(AIM OF THE TASK): Extract all of the lines below word for word, leaving out the pictures.

╭─ DATASET RECORDS

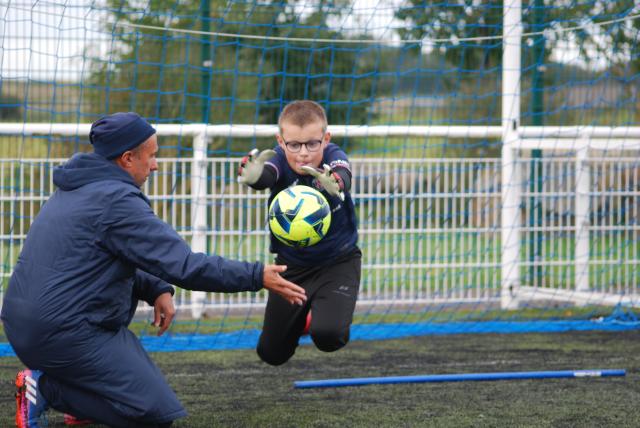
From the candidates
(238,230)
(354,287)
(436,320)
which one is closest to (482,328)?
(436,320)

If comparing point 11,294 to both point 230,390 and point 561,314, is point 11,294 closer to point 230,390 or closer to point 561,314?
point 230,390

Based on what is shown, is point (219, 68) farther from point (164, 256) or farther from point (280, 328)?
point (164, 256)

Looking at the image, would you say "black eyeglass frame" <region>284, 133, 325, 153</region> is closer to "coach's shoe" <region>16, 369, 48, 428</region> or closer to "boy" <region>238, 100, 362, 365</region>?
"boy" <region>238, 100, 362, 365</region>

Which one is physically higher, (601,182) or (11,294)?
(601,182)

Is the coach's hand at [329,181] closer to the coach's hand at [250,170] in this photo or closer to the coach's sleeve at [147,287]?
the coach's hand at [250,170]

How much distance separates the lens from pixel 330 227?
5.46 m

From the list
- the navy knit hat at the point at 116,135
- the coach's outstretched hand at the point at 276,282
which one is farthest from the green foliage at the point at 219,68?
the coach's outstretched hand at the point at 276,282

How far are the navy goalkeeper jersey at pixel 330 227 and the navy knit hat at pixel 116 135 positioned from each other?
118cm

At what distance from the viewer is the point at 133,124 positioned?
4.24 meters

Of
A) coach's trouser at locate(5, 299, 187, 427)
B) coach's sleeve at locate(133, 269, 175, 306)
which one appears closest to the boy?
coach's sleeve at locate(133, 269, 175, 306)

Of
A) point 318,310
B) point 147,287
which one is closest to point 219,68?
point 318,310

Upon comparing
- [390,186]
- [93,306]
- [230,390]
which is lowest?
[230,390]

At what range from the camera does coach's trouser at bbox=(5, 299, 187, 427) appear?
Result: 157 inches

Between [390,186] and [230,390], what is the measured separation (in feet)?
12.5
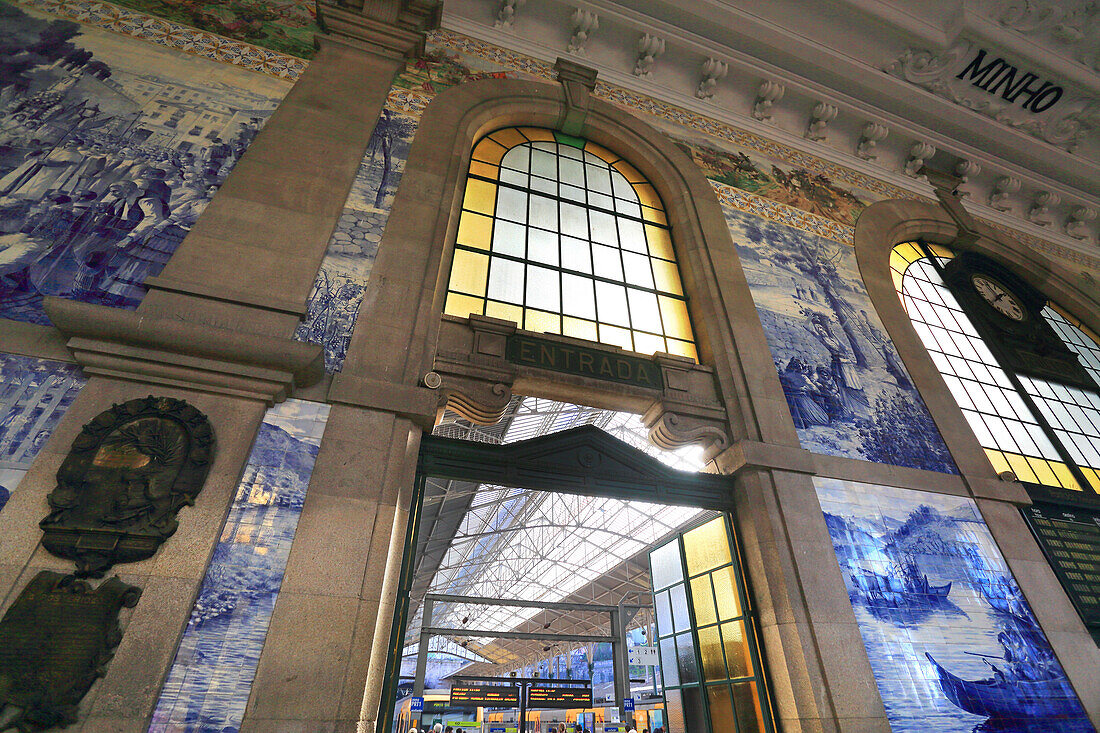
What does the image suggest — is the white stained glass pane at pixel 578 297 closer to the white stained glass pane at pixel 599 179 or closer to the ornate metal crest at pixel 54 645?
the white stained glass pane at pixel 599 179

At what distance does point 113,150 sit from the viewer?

╰─

(ANSWER BELOW):
From the candidates
(238,230)
(354,287)
(436,320)
which one is closest to (482,328)?
(436,320)

If comparing point 11,294 to both point 230,390 and point 561,314, is point 11,294 closer to point 230,390 or closer to point 561,314?
point 230,390

Based on what is shown, is point (219, 68) farther from point (164, 256) or farther from point (280, 328)?
point (164, 256)

Looking at the image, would you say "black eyeglass frame" <region>284, 133, 325, 153</region> is closer to "coach's shoe" <region>16, 369, 48, 428</region> or closer to "boy" <region>238, 100, 362, 365</region>?
"boy" <region>238, 100, 362, 365</region>

Which one is physically higher, (601,182) or (11,294)?
(601,182)

Is the coach's hand at [329,181] closer to the coach's hand at [250,170] in this photo or closer to the coach's sleeve at [147,287]?
the coach's hand at [250,170]

How much distance separates the lens from pixel 330 227?
5.46 m

From the list
- the navy knit hat at the point at 116,135
- the coach's outstretched hand at the point at 276,282
which one is farthest from the green foliage at the point at 219,68?
the coach's outstretched hand at the point at 276,282

How far are the navy goalkeeper jersey at pixel 330 227 and the navy knit hat at pixel 116 135 positioned from each other?
118cm

At what distance from the viewer is the point at 133,124 positioned?
4.24 meters

Of
A) coach's trouser at locate(5, 299, 187, 427)
B) coach's sleeve at locate(133, 269, 175, 306)
which one appears closest to the boy?
coach's sleeve at locate(133, 269, 175, 306)

Of
A) point 318,310
B) point 147,287
which one is closest to point 219,68?
point 318,310

Upon comparing
- [390,186]
- [93,306]
- [230,390]
which is lowest?
[230,390]

At what range from the camera does coach's trouser at bbox=(5, 299, 187, 427) appear?
Result: 157 inches

Between [390,186] and [230,390], what is the measured separation (in feet)?
12.5
What does the image suggest — is the white stained glass pane at pixel 578 297 closer to the white stained glass pane at pixel 599 179 or closer to the ornate metal crest at pixel 54 645?
the white stained glass pane at pixel 599 179

At what distance does point 113,150 sit from the viewer?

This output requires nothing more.